* _Exercise details_
Could you set down every entry exactly as it stands, without the images?

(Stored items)
_ _ _ _

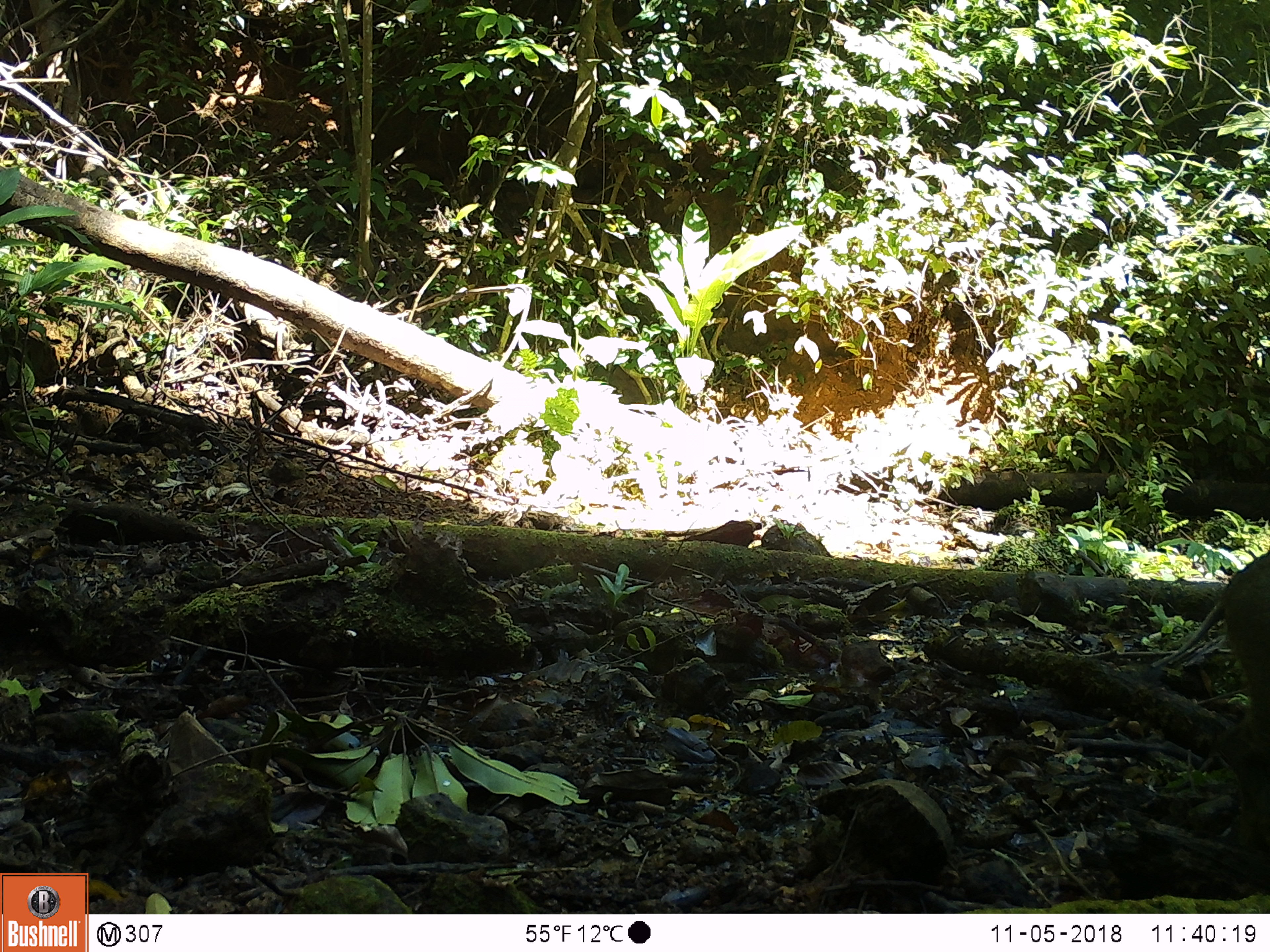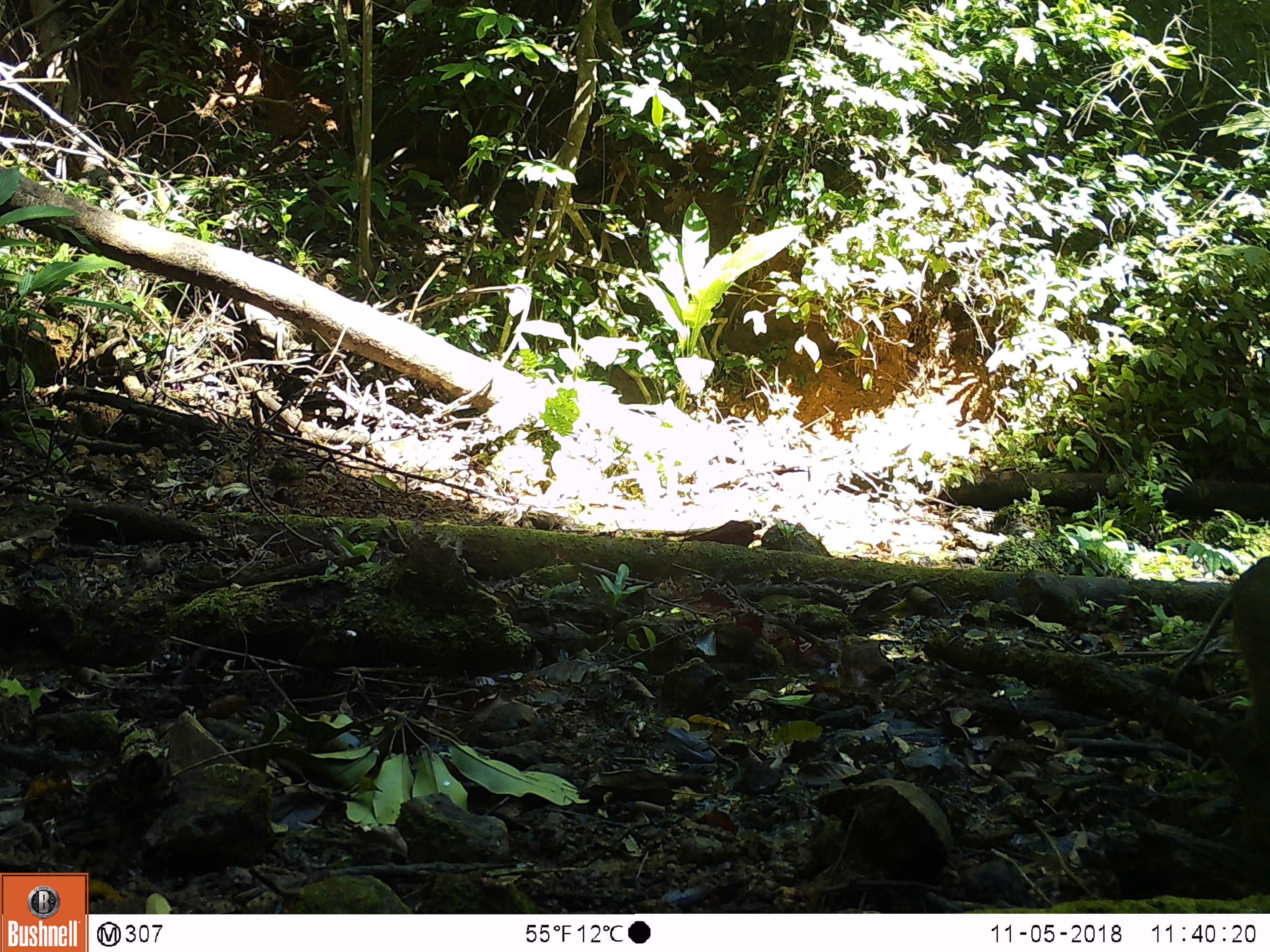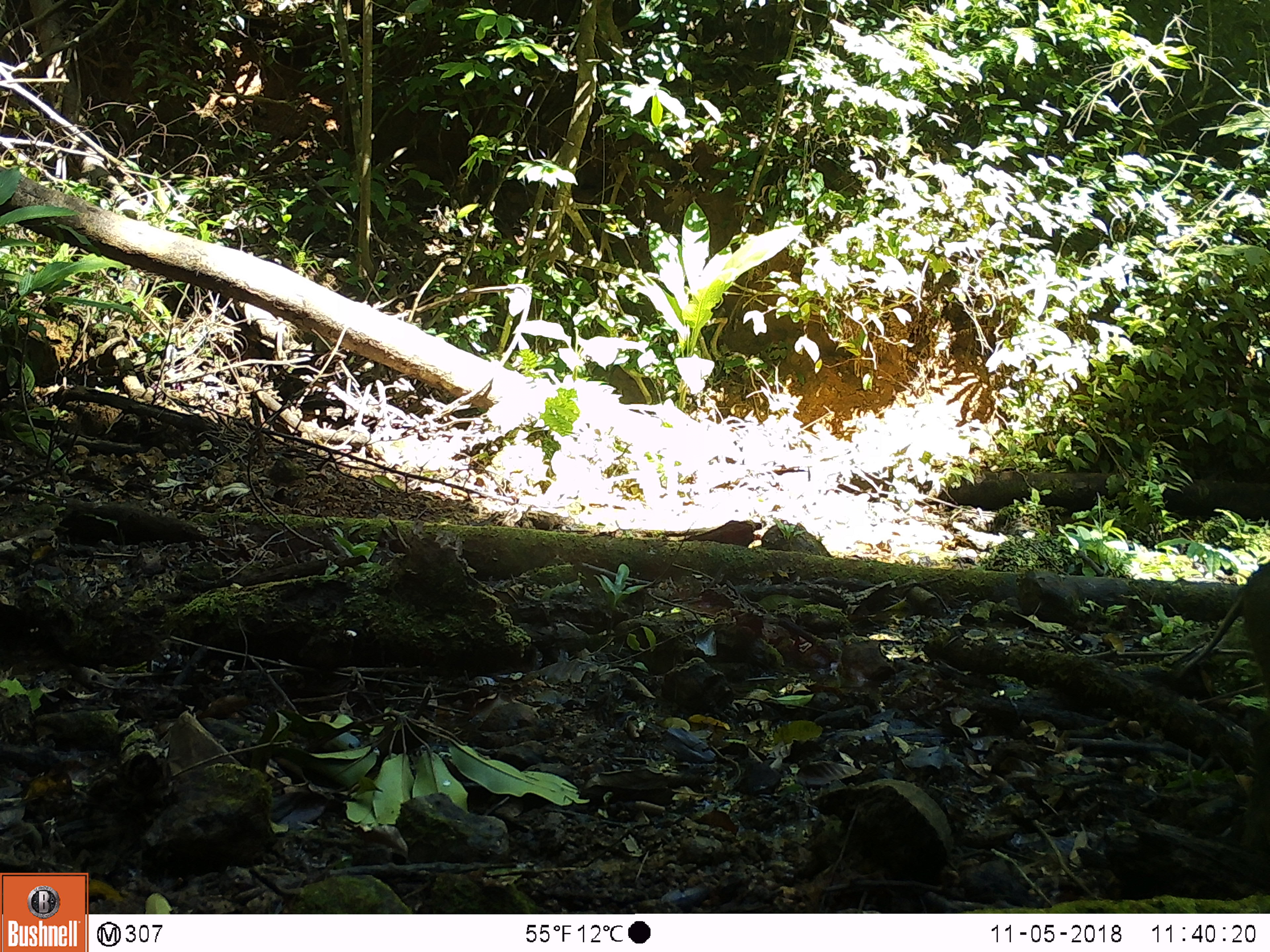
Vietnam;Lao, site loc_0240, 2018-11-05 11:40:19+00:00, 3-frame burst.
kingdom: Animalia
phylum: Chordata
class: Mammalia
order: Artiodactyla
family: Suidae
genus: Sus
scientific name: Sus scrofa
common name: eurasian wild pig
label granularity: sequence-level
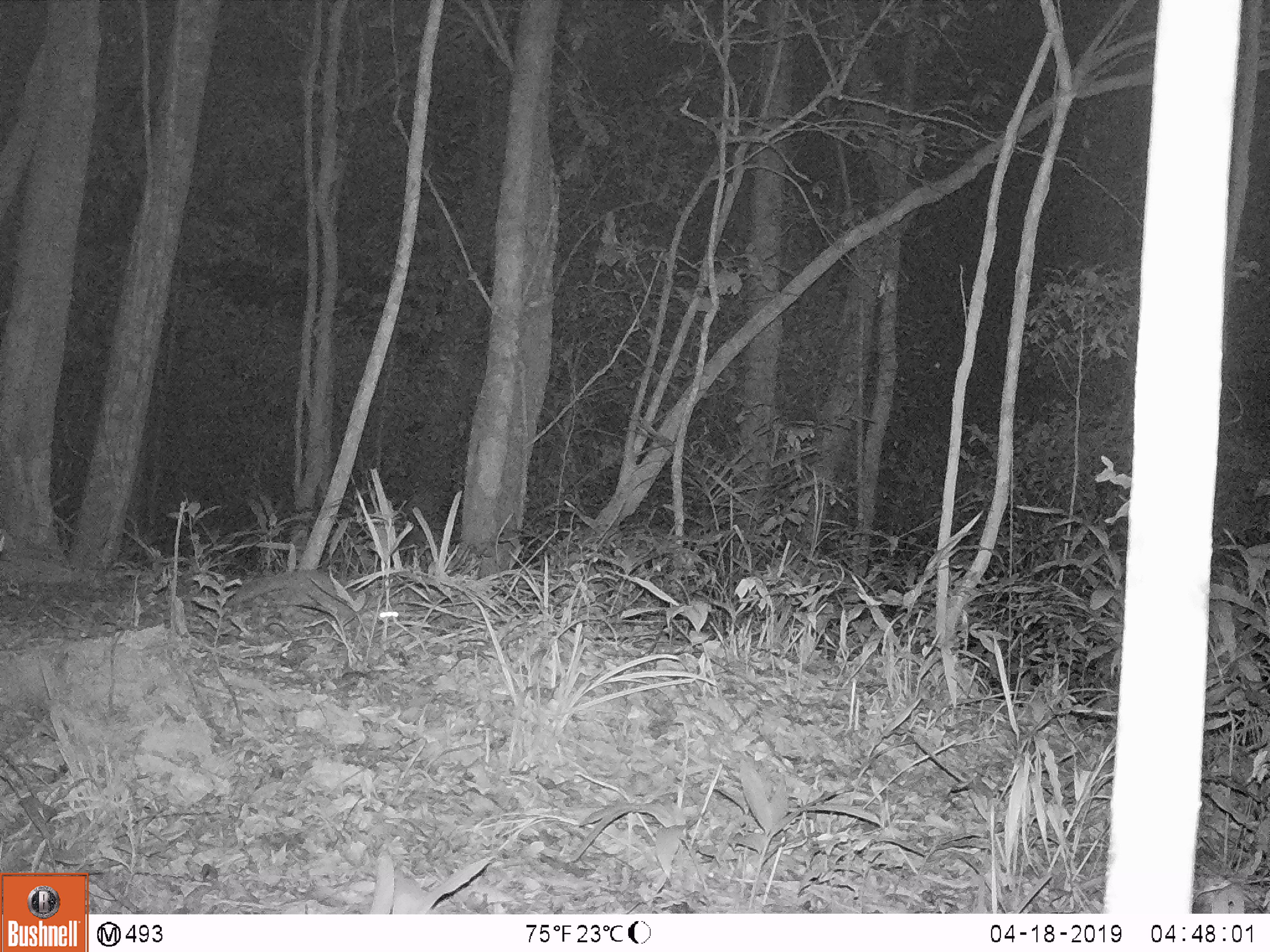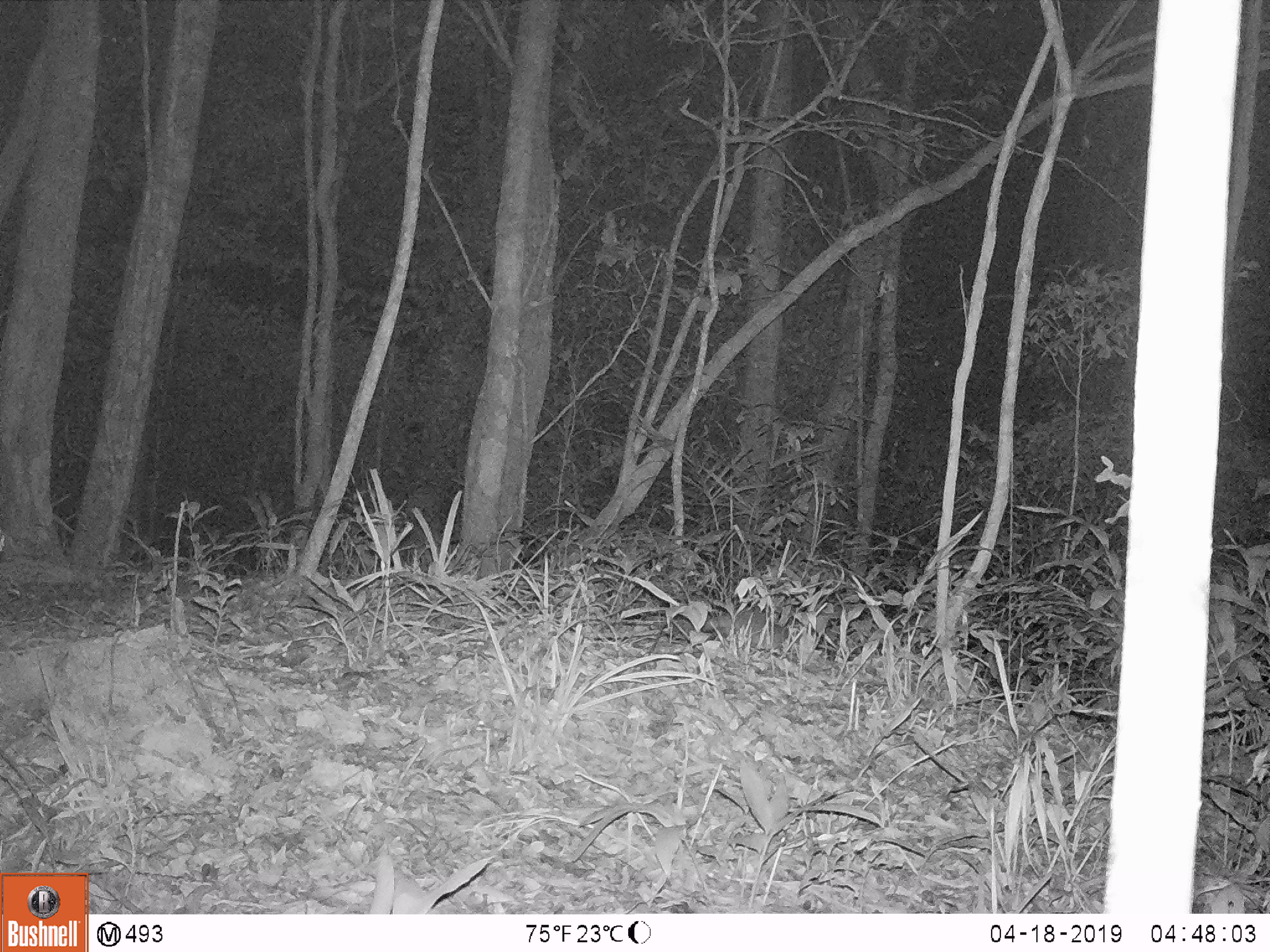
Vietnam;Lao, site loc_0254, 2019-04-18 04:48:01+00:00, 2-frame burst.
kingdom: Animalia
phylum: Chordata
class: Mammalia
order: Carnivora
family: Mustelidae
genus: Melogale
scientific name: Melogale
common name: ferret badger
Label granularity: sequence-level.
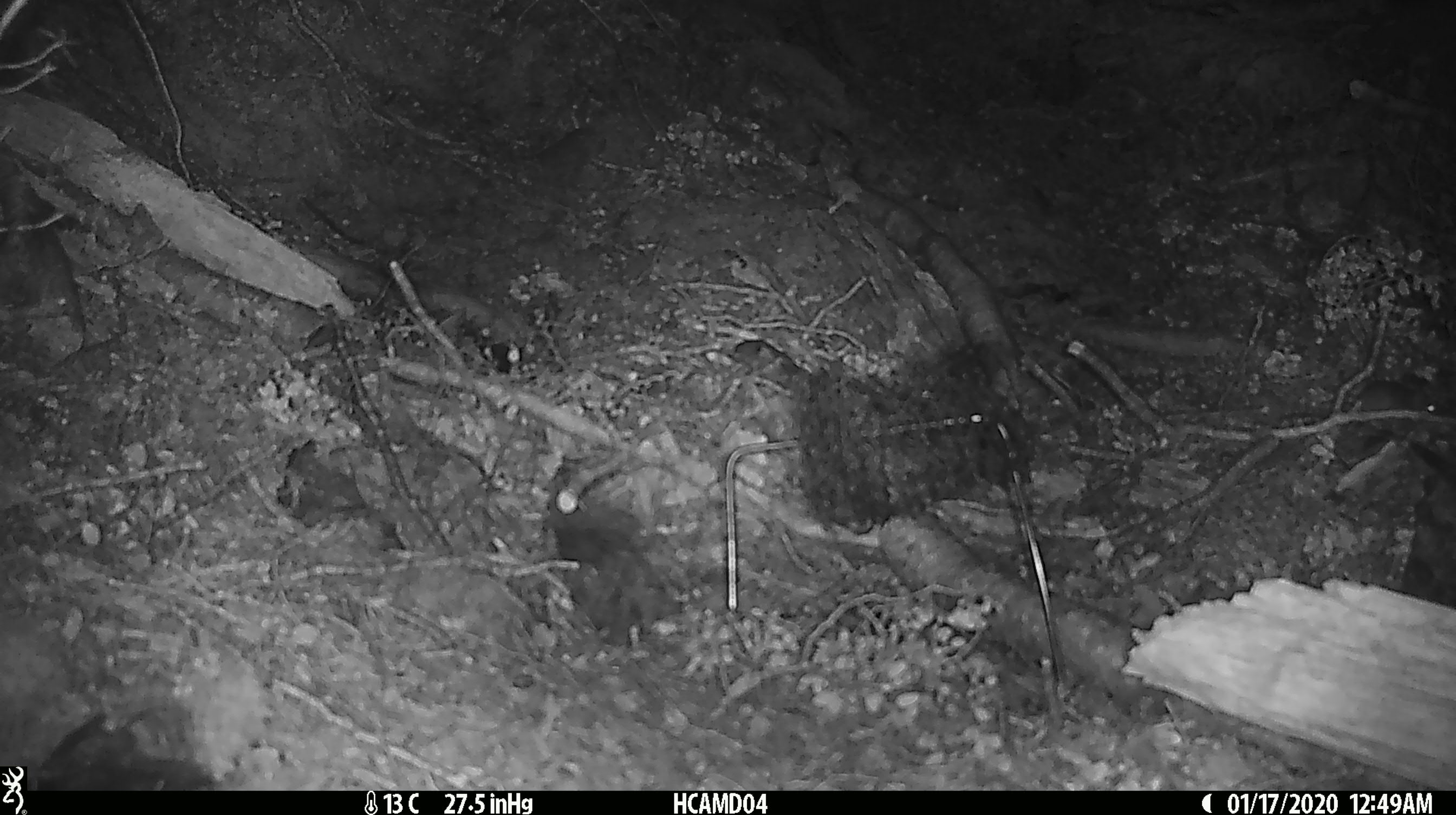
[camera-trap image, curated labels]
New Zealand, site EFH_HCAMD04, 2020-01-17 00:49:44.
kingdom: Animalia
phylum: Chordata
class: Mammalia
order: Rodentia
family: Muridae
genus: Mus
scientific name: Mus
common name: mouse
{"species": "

_ _ _ _

* _Worked solution_
Vietnam;Lao, site loc_0240, 2018-11-05 11:40:19+00:00, 3-frame burst.
kingdom: Animalia
phylum: Chordata
class: Mammalia
order: Artiodactyla
family: Suidae
genus: Sus
scientific name: Sus scrofa
common name: eurasian wild pig
label granularity: sequence-level
Vietnam;Lao, site loc_0254, 2019-04-18 04:48:01+00:00, 2-frame burst.
kingdom: Animalia
phylum: Chordata
class: Mammalia
order: Carnivora
family: Mustelidae
genus: Melogale
scientific name: Melogale
common name: ferret badger
Label granularity: sequence-level.
[camera-trap image, curated labels]
New Zealand, site EFH_HCAMD04, 2020-01-17 00:49:44.
kingdom: Animalia
phylum: Chordata
class: Mammalia
order: Rodentia
family: Muridae
genus: Mus
scientific name: Mus
common name: mouse
{"species": "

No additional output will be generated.